Online bingo is the convenient way for many people to join in with their favourite game, and has become even more popular in the UK in the years since smoking was banned in bricks-and-mortar bingo halls.
You get the best of both worlds – professional, licensed and regulated games that give you a fair chance of winning, and the sense of community that you’d get at a ‘real’ bingo hall, recreated in the form of a lively chat room.
However, if you’re new to online gambling, it’s not always immediately obvious how online bingo works, or what you have to do to make sure you claim on any winning tickets.
Luckily, it’s easy to learn – on the one hand, the basic gameplay is the same as ever, while on the other, all of the tricky parts are usually done for you.
How to Register
The first thing you’ll need to do if you want to play online bingo for real money, is to register a funded account. Most online bingo sites will make this very easy, so look for the ‘register’ button on their homepage and follow the step-by-step instructions. You’ll probably need a bank card, or an online bank account like PayPal, in order to put some funds into your account – and you might find the website automatically doubles this as a thank you for signing up.
Think carefully about your choice of username, as there’s a good chance this is the name that will appear when you log into the chat room, so it’s one you’re likely to be stuck with for your entire online bingo career at the site.
Once you have created and logged into your account, you should find yourself in the ‘lobby’ of your chosen bingo site – basically a menu screen, from which you can choose which virtual bingo room to play in.
Look out for different game types – 90-ball and 75-ball are the main two options you’ll usually see – and make sure you know the rules of each.
Click on a room to enter it, and then follow the instructions on-screen to buy tickets for the next game. In 90-ball bingo in particular, if you buy all the available tickets on any one strip, you should usually have covered every number from 1 to 90.
Once your tickets are purchased, there’s usually no refunds available, so be sure before you click ‘buy’, and then it’s just a matter of waiting for the countdown to reach zero and the game to begin.

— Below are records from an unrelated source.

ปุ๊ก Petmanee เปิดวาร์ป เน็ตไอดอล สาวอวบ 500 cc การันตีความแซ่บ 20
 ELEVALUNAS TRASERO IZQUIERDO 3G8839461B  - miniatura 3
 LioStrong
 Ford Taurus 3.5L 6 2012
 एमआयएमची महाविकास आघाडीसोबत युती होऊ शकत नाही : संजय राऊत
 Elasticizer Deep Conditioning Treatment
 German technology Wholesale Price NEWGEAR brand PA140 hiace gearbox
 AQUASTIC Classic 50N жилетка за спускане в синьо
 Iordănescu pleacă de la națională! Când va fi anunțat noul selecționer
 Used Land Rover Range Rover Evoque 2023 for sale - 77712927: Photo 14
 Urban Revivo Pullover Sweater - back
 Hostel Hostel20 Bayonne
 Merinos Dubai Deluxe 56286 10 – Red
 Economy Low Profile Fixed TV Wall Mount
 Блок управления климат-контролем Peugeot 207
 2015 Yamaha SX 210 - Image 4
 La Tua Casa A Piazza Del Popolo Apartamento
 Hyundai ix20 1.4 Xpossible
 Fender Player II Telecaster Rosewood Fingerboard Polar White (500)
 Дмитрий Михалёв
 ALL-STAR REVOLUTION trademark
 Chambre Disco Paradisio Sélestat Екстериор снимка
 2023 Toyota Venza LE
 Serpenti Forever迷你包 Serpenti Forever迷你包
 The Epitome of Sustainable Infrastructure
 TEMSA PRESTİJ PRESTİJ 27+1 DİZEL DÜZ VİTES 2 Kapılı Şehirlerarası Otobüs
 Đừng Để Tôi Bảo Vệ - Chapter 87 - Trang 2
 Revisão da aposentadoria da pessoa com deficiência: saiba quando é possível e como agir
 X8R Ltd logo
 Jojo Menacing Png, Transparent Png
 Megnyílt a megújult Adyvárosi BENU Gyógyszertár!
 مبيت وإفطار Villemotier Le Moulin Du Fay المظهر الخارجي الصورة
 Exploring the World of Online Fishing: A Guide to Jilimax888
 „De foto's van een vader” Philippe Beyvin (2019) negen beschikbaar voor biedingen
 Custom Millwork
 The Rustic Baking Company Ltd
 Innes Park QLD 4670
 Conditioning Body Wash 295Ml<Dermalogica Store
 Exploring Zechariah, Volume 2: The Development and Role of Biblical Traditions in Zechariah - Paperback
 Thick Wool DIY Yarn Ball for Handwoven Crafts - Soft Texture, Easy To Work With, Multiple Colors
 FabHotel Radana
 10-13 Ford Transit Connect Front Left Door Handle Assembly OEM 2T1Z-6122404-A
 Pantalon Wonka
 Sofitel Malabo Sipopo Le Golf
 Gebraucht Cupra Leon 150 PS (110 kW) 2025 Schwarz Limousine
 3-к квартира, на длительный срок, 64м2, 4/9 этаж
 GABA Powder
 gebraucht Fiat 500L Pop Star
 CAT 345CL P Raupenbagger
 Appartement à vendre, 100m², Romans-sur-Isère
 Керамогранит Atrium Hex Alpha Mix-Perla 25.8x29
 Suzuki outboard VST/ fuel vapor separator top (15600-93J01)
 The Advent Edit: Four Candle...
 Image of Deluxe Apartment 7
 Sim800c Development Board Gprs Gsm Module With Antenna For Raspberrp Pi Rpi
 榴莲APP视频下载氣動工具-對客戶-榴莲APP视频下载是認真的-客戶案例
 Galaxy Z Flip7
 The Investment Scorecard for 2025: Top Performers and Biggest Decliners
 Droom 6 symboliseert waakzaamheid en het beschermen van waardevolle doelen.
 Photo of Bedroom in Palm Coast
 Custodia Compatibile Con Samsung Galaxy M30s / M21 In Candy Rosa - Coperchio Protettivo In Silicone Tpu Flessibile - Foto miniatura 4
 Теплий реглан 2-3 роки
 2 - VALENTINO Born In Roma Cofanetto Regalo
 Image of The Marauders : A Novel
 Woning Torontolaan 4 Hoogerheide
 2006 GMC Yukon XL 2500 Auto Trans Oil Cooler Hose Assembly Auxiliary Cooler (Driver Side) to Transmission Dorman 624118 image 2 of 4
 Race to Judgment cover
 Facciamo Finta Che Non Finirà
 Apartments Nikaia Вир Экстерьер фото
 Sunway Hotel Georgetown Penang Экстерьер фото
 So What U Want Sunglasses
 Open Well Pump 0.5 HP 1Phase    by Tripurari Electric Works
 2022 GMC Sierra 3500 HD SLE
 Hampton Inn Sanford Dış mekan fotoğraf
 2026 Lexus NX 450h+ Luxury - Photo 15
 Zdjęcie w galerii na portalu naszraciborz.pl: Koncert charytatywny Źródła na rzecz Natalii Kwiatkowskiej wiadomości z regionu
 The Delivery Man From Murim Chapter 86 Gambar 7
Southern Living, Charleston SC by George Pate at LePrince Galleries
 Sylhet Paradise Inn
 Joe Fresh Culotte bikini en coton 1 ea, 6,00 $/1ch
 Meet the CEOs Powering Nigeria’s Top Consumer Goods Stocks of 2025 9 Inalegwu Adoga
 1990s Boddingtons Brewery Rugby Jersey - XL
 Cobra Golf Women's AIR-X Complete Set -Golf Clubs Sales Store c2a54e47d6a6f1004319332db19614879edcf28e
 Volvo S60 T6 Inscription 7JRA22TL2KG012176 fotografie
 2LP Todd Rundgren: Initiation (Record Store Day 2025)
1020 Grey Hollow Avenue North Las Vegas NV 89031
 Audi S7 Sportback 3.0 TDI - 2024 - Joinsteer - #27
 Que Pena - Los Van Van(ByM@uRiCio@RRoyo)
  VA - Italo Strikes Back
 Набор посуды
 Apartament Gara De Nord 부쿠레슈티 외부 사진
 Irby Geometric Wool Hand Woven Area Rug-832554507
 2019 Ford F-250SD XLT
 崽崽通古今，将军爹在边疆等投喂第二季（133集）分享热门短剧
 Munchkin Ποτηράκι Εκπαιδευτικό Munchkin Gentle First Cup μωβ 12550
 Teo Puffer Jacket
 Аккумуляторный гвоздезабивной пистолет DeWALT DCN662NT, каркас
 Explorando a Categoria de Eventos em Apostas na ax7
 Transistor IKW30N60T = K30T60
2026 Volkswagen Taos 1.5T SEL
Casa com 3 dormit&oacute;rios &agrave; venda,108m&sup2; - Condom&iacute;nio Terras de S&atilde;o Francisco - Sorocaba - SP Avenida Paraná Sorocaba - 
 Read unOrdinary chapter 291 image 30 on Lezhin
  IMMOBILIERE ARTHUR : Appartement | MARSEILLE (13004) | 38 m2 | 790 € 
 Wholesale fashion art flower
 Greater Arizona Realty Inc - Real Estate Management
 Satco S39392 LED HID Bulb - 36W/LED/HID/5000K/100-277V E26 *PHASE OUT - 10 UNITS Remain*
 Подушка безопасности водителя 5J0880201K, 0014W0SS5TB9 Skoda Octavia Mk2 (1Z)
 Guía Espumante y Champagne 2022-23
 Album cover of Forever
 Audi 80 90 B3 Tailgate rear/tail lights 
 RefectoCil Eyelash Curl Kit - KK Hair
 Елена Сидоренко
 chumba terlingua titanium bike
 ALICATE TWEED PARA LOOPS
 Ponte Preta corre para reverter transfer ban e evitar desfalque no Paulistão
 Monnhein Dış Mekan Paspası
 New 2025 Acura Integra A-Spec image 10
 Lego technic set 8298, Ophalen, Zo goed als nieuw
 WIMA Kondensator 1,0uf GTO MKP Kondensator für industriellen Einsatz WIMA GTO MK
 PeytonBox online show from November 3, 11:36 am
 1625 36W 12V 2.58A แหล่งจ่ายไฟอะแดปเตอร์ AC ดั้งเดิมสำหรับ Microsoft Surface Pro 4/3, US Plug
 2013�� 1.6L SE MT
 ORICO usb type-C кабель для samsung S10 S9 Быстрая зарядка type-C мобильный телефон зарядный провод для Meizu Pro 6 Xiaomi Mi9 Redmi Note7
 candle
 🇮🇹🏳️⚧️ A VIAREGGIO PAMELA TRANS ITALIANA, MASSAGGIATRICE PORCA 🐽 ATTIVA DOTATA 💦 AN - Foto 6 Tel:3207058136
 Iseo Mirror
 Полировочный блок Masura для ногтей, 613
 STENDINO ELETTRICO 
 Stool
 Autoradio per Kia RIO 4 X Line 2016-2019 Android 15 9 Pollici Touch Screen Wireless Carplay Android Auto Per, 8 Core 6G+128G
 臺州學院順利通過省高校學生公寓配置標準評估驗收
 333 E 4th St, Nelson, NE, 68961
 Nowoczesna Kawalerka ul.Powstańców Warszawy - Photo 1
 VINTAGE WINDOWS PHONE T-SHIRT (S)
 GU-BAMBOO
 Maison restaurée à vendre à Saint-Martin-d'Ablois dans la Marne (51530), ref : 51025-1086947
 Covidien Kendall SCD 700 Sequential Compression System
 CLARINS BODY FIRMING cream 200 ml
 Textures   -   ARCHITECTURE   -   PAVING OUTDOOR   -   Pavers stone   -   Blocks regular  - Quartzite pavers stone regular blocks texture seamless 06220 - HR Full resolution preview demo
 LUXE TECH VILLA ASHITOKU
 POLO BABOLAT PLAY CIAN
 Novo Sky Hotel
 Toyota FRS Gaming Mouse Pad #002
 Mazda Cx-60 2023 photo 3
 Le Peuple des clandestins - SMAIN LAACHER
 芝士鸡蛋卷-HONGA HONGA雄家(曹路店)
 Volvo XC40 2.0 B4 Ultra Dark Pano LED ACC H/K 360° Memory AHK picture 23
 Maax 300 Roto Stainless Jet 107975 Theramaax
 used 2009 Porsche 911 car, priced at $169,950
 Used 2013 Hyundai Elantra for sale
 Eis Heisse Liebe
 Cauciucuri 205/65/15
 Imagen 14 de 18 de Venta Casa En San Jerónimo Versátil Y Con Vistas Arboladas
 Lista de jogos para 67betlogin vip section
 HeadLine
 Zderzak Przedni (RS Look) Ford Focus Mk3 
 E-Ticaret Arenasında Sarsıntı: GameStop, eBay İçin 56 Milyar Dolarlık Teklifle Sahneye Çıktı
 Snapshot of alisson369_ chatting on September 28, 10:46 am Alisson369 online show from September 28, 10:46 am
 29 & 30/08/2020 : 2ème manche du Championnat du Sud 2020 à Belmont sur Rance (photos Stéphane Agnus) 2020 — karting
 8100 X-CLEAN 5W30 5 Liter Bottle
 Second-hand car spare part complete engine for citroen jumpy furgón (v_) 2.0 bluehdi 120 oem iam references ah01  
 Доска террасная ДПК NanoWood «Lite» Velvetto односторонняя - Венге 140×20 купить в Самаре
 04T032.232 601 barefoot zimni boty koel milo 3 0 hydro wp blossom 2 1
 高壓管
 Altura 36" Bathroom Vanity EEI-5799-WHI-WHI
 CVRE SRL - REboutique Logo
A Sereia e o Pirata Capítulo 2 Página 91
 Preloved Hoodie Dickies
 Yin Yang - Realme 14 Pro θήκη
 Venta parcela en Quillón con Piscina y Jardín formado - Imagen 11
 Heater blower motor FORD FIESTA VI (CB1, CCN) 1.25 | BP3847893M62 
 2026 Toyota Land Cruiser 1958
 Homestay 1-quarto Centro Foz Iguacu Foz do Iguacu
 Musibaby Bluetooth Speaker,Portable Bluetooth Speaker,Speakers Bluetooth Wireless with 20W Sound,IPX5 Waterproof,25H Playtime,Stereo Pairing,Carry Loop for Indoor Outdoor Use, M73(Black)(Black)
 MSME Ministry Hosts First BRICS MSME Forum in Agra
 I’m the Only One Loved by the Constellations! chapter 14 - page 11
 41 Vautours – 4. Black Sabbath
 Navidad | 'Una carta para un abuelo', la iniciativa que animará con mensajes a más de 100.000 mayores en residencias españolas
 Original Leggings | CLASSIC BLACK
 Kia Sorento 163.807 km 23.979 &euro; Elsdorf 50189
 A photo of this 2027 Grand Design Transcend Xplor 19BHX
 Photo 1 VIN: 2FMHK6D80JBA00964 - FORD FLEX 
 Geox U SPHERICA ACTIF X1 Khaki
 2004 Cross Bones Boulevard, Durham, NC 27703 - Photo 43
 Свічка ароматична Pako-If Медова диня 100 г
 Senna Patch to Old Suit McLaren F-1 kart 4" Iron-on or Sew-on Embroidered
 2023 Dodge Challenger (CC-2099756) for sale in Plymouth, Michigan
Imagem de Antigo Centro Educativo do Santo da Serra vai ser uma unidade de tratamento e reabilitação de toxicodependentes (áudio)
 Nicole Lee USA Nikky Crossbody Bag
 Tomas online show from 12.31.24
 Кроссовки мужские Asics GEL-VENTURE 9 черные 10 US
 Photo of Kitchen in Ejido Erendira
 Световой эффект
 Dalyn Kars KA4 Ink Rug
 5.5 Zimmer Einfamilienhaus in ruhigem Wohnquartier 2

The game itself is the same as in any real-world bingo hall; balls are drawn at random, you tick off the numbers on your tickets, and the winner is the first person to complete a line, full house, or 75-ball pattern, depending on which room you’re in. However, there are a couple of important differences – one that happens behind the scenes, and one that you’ll be able to see in action.
Firstly, the balls drawn are not based on any real-life balls or machinery; instead, they are generated at random by a piece of software.
This software is carefully regulated and licensed, so you should find that, if anything, online bingo games are even fairer and more random than those based on drawing real balls, which might not all be perfectly identical to one another.
Secondly, most bingo sites default to an ‘autodaub’ mode, which ticks off your numbers for you as each ball is drawn.
You can sometimes switch this off and daub your numbers yourself – there’s no risk to doing this, as any prizes your tickets win will be paid to you, even if you’ve missed daubing a number somewhere along the way.
Most online bingo sites have a sense of community to them, with a live chat room to let players talk to one another while games are taking place.
Learn the rules of your chosen chat room – few will tolerate bullying or cruelty to other players, and even though online bingo is usually for over-18s only, most of the chat rooms still won’t welcome adult humour or excessive flirting.
To keep people in check, these rooms normally have a chat moderator or ‘CM’ – their username might even include the letters CM at the start, to let you know they are in control, or their name might appear at the top of the list of current ‘roomies’.
If you have any problems, or a dispute with another player, these live CMs are often the best first place to go for help, rather than contacting the main support desk of your preferred site.
The Bingo Lingo
If you’ve never played online bingo before, one of the other surprising things you might encounter is ‘bingo lingo‘ – acronyms and turns of phrase that you’re never likely to see anywhere but on a bingo site.
Before a game begins, you’ll see a lot of roomies saying ‘GL‘ in the chat – this stands for ‘Good Luck‘ and is a quick and easy way to express your best wishes to your fellow players. ‘3TG‘, ‘2TG‘ and ‘1TG‘ are ways of saying how many numbers you have left ‘to go’ before a win, so if you see a lot of 1TGs appearing in the chat, you’ll know it’s a hotly contested game.
And ‘WTG‘ continues this trend, but means ‘Way To Go’ – and is a way for everyone to congratulate the winner. You might also see ‘WD’ meaning ‘Well Done’ on some sites.
You’ll pick up the parlance as you go along anyway, but it’s good to know a couple of these shorthand methods to make sure that you get your message across in time during the frenzy of a full-speed bingo game.
Obviously, what you’re hoping for is a win – and online bingo makes it as easy as possible for you to claim your prize.
Not only does it autodaub your tickets, as described above, it also pays the prize money straight into your account after a win.
If you leave the room for any reason, or buy tickets in advance then can’t make it online for the relevant game, your tickets still get played, autodaubbed, and any prize money paid into your account.
All you need to do is remember to withdraw your funds when you’ve won an amount that you’re happy with, or leave them in your bingo account if you want to use them to buy more tickets and hopefully win again.